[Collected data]
————————

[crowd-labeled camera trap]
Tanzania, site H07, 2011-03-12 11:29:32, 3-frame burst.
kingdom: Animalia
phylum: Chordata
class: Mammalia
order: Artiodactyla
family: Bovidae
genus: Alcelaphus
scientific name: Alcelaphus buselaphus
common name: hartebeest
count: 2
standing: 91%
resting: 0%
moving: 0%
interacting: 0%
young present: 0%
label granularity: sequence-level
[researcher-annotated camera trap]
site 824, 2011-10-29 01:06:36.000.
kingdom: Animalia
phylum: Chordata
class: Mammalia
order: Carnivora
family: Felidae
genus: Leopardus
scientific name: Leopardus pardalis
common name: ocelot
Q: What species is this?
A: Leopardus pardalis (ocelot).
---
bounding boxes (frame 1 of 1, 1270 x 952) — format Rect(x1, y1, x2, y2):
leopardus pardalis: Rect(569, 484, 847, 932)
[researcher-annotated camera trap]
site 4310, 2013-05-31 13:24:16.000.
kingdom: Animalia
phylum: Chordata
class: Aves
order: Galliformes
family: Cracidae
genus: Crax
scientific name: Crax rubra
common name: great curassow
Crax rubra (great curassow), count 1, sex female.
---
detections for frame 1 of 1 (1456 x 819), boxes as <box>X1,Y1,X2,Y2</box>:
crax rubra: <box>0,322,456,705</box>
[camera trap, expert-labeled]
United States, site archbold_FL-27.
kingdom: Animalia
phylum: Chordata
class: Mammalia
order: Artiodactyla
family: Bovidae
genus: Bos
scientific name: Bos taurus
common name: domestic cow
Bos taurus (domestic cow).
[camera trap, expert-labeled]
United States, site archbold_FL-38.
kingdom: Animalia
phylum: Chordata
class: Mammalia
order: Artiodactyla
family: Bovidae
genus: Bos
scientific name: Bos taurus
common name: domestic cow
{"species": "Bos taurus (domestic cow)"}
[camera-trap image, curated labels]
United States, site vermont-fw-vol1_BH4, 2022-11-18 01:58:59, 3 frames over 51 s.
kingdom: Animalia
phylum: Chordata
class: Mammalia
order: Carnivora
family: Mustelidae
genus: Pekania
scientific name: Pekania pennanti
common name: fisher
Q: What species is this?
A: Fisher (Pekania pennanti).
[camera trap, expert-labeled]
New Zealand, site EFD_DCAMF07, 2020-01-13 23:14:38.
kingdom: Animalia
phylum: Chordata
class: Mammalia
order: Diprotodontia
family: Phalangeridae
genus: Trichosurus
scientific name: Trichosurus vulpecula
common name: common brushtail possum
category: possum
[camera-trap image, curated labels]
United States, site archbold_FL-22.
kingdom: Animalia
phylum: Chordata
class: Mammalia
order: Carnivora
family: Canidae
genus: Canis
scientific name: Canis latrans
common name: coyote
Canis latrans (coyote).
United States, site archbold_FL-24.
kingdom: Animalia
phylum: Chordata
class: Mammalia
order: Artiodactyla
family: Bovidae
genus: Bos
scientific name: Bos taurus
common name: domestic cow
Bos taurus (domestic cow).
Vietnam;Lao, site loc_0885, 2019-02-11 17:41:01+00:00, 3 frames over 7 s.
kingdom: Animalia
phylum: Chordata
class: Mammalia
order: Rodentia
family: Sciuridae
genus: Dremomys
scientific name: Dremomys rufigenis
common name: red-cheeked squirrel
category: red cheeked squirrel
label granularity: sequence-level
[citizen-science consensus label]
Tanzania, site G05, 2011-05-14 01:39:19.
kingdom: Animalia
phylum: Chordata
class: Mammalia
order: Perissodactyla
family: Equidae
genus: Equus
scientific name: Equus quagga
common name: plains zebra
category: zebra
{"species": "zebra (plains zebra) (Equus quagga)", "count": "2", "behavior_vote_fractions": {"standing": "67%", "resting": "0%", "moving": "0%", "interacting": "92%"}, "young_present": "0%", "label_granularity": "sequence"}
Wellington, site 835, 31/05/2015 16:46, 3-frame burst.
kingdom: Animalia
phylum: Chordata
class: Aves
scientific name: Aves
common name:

————————

- What is expected: Check each line of the entries, and copy the ones that contain "plains".

- Your response:
common name: plains zebra
{"species": "zebra (plains zebra) (Equus quagga)", "count": "2", "behavior_vote_fractions": {"standing": "67%", "resting": "0%", "moving": "0%", "interacting": "92%"}, "young_present": "0%", "label_granularity": "sequence"}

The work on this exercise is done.